Supplement B: SARS Surveillance

Public Health Guidance for Community-Level Preparedness and Response to Severe Acute Respiratory Syndrome (SARS) Version 2/3

NOTICE

Since 2004, there have not been any known cases of SARS reported anywhere in the world. The content in this Web site was developed for the 2003 SARS epidemic. But, some guidelines are still being used. Any new SARS updates will be posted on this Web site.

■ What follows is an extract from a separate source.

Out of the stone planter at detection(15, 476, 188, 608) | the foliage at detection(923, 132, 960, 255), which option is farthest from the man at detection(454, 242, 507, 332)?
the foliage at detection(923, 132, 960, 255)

The following lessons from the global experience with SARS surveillance have been considered in developing this document:

  • Astute healthcare providers will likely be the key to early detection and reporting of initial cases of SARS-CoV disease.
  • The key to recognizing persons with SARS-CoV disease is identification of an epidemiologic link of exposure to another case of SARS-CoV disease or to a setting (e.g., hospital) where SARS-CoV transmission is occurring.
  • Screening criteria for epidemiologic linkages need to reflect 1) the status of SARS-CoV transmission globally and the risk of exposure from international and domestic travel, and 2) the status of SARS activity in the community, at the work site, or in other settings where a patient with SARS-like illness may have been.
  • In a setting of extensive SARS-CoV transmission, the possibility of SARS-CoV disease should be considered in all persons with a fever or lower respiratory illness, even if an epidemiologic link cannot be readily established.
  • Healthcare facilities were disproportionately affected by SARS-CoV, and healthcare workers were among the first and most severely affected groups in every large outbreak reported.
  • Contact tracing is resource intensive yet critical to containment efforts since it allows early recognition of illness in persons at greatest risk.
  • Collection of appropriate and timely clinical specimens for laboratory testing is central to monitoring the status of SARS-CoV transmission at the local, state, and federal levels.
  • Timely reporting of cases, updates on the clinical status and disposition of patients, real-time analysis of data, and timely dissemination of information are essential for outbreak-management decisions.
  • Paper-based reporting systems are too slow and labor intensive to manage a large SARS outbreak. A rapid and efficient electronic reporting system that facilitates real-time analysis of clinical, epidemiologic, and laboratory information at the local level is essential.
  • Frequent communication and data sharing among public health officials and healthcare providers are needed to update the status of potential and confirmed cases of SARS-CoV disease.